O que fazer quando o direito é desrespeitado
De acordo com Maria Gabriela Melo, os casos mais comuns de abuso de empregadores em relação ao uso de uniforme se referem sobre tempo utilizado para troca de uniforme e jornada de trabalho.
Outros casos também de referem à tentativa de empresas em se eximirem do custeio de uniforme e da limpeza em caso de uniformes que exijam técnica de higienização especial, fornecimento inadequado ou insuficiente de peças, uso de uniformes que possam ser entendidos como vexatórios e exigências que extrapolam a razoabilidade em relação às vestimentas.

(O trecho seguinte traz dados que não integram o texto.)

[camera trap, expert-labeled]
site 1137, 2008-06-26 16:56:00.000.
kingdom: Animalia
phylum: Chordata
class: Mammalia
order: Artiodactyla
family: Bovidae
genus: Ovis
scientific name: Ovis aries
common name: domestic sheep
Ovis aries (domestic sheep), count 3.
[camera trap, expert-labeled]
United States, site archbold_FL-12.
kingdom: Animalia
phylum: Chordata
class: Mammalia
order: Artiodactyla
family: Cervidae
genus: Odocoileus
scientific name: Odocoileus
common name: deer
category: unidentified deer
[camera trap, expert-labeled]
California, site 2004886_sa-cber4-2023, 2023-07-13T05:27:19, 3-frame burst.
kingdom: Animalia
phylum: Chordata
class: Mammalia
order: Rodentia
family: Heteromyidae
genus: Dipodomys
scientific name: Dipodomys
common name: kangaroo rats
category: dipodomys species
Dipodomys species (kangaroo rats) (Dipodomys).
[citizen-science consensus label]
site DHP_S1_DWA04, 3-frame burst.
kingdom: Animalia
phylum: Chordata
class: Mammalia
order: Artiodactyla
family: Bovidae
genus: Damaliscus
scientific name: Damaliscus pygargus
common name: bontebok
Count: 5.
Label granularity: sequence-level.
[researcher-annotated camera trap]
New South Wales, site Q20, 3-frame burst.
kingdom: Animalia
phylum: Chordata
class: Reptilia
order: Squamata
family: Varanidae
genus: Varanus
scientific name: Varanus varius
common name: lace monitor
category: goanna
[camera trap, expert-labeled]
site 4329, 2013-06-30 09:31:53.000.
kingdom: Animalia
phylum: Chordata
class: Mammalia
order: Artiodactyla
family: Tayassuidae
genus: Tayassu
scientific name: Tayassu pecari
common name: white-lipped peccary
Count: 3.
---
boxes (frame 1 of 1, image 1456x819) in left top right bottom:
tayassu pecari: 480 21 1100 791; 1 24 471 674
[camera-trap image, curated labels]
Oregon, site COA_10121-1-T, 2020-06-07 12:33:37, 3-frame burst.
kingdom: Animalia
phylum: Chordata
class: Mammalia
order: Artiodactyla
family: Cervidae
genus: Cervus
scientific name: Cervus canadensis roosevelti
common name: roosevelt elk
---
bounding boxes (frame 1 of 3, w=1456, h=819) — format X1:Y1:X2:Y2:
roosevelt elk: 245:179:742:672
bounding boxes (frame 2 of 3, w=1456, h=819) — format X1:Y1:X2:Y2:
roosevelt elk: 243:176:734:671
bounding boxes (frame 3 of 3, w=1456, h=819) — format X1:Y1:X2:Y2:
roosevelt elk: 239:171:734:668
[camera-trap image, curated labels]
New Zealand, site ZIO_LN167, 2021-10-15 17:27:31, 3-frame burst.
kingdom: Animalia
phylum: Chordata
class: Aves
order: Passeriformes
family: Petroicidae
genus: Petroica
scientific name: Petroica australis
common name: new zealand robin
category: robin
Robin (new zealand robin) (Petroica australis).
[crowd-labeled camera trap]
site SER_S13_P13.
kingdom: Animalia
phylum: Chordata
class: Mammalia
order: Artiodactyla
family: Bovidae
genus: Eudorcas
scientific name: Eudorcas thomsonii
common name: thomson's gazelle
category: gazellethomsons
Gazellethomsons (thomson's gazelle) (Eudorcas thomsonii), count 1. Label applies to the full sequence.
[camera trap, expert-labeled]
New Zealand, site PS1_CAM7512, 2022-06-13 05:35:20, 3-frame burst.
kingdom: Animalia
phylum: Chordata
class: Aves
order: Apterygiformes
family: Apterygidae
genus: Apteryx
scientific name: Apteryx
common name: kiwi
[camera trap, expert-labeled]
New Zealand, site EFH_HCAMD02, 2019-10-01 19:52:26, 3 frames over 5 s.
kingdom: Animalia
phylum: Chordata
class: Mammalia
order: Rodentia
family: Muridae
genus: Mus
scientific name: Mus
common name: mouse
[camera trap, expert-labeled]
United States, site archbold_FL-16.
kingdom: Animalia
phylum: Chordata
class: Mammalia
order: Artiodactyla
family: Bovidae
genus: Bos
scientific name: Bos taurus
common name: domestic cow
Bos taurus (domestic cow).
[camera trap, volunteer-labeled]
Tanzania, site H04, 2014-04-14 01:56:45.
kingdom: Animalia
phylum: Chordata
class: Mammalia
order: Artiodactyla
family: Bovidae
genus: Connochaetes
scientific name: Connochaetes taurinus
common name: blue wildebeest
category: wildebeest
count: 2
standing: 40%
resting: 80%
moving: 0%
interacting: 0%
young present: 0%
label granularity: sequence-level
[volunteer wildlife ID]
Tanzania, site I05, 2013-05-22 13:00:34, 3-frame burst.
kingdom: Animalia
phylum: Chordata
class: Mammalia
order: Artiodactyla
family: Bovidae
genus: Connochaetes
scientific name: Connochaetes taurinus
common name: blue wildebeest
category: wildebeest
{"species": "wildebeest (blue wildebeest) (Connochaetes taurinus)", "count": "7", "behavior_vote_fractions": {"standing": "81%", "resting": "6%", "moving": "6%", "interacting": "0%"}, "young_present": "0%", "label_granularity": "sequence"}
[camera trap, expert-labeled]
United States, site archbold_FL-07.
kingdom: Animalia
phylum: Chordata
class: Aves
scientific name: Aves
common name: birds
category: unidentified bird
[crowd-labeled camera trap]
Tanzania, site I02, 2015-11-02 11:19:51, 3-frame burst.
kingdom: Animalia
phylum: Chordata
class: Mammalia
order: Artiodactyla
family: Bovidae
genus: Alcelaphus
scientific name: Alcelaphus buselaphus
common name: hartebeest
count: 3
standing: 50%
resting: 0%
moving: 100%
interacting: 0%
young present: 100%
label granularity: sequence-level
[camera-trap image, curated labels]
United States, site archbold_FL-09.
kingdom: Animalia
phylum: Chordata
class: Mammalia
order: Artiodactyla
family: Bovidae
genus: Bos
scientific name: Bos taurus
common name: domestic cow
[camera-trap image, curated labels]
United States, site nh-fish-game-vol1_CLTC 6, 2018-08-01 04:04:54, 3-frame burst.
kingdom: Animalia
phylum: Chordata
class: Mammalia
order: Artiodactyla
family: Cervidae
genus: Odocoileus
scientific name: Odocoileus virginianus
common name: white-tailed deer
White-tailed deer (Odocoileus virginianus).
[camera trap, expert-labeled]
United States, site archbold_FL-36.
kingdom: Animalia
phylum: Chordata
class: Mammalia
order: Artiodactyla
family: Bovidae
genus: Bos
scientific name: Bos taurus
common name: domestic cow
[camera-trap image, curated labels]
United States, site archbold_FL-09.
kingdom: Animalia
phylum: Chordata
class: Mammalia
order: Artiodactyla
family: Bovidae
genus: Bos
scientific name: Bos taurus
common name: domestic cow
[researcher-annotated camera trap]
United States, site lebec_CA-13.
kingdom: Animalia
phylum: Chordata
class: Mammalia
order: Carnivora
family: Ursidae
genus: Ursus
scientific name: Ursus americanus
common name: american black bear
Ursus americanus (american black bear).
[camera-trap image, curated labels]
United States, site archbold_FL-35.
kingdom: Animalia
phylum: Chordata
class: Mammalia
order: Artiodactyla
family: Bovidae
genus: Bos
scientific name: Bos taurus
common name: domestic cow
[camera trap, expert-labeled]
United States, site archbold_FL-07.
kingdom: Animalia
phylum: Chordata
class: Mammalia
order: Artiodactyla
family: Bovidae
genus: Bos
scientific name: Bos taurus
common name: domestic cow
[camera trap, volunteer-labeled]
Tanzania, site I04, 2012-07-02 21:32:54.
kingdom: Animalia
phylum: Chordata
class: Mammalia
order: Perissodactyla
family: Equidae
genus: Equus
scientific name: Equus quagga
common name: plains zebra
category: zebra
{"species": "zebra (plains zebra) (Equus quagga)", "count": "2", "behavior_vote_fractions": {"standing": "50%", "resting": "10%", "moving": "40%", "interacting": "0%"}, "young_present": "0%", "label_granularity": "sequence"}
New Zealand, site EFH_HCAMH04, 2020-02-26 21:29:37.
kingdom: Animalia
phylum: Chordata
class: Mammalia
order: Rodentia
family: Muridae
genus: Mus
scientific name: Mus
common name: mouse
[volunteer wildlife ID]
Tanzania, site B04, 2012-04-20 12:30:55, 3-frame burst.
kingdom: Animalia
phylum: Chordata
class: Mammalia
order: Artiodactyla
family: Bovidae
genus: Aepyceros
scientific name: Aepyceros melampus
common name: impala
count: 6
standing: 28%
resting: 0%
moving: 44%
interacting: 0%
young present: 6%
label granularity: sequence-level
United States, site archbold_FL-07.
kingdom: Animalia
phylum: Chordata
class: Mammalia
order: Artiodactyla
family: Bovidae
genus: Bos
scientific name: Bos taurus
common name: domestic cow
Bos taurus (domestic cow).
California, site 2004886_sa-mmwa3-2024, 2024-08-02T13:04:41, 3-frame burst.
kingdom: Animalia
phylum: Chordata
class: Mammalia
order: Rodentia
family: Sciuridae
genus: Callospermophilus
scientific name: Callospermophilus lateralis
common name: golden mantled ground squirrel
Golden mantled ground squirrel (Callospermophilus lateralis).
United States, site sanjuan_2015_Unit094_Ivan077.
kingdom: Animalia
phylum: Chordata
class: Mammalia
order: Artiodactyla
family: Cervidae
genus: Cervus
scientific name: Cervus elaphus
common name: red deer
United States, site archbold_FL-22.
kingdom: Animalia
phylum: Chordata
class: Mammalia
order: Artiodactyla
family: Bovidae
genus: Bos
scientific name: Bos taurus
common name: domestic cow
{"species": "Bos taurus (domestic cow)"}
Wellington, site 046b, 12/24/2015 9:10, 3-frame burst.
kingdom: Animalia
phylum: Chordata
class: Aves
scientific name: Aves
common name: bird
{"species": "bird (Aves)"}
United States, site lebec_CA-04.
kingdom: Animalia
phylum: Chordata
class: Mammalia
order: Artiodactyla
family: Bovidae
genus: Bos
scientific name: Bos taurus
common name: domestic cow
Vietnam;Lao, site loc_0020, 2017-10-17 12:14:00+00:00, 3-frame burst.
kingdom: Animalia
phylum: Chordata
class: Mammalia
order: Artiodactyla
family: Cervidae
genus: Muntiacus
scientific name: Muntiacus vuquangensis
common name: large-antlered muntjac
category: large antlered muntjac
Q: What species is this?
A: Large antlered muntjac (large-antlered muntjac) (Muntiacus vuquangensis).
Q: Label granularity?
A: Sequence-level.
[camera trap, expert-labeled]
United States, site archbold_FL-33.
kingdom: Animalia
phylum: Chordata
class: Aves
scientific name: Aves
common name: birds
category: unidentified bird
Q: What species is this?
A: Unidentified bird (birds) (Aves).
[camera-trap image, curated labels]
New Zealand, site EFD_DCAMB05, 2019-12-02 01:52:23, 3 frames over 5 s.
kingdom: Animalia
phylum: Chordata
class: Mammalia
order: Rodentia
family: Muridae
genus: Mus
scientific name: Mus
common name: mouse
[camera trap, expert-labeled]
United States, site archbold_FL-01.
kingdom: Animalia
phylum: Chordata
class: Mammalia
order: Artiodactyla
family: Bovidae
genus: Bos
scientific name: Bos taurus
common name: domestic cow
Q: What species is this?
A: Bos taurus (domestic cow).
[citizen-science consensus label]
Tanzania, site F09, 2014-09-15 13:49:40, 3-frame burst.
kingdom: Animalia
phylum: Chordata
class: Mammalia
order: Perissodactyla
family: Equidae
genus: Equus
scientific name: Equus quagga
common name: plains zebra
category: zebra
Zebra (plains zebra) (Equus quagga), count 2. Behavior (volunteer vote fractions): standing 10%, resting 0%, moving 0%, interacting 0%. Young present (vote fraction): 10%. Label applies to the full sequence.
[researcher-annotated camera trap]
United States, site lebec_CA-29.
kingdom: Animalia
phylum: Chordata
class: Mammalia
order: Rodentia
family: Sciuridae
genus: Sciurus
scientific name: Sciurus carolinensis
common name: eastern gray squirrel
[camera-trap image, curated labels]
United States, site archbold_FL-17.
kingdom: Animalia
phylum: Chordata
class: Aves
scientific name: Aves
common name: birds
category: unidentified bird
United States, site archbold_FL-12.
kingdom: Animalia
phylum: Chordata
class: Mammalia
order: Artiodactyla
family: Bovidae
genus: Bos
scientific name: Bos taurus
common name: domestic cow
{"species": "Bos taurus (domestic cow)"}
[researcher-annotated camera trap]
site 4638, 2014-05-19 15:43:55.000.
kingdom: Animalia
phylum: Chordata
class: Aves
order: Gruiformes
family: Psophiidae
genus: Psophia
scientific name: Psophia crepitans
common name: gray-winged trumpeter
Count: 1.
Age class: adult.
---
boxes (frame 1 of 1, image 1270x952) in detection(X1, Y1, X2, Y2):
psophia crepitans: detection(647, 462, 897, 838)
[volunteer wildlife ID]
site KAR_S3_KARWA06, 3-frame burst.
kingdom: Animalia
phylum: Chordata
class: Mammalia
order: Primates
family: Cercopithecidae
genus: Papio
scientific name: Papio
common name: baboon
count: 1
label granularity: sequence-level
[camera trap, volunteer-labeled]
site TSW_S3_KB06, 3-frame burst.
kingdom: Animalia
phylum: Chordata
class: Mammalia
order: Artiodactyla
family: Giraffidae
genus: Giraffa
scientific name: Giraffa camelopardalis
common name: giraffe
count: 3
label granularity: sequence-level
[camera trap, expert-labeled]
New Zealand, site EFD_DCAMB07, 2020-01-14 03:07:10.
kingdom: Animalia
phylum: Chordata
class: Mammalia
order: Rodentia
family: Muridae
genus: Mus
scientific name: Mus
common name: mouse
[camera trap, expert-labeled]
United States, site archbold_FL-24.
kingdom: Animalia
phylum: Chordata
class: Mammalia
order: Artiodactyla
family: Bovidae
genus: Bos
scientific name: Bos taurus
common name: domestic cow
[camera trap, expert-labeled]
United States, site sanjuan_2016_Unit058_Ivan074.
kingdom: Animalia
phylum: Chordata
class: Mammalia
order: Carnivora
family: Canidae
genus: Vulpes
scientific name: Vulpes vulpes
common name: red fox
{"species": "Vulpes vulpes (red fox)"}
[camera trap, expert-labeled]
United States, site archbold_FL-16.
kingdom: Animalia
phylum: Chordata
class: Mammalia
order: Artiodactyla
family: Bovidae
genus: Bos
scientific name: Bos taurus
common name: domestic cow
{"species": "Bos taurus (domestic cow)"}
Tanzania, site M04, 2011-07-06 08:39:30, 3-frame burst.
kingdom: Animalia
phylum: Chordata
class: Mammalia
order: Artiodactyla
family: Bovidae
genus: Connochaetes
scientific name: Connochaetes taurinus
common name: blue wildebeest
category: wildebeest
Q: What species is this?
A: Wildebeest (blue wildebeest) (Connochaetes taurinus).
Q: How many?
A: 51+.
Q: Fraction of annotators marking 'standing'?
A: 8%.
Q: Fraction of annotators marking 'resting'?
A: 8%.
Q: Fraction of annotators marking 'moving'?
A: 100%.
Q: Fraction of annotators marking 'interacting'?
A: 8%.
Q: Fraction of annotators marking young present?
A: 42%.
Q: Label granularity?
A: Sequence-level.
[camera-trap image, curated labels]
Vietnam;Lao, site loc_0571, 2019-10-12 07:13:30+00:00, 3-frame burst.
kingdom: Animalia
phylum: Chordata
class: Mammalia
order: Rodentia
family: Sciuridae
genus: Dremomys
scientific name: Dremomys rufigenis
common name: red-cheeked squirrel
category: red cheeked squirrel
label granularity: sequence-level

“Caso tenha dúvidas sobre as exigências as quais tem sido submetido ou esteja passando por uma situação de ilegalidade em relação ao uso de uniformes, o trabalhador deve procurar o suporte do sindicato de sua categoria e assistência jurídica especializada. Em cada caso será analisada a viabilidade de um diálogo de forma administrativa ou a judicialização de um processo para se defender das ilicitudes”, pontua a advogada.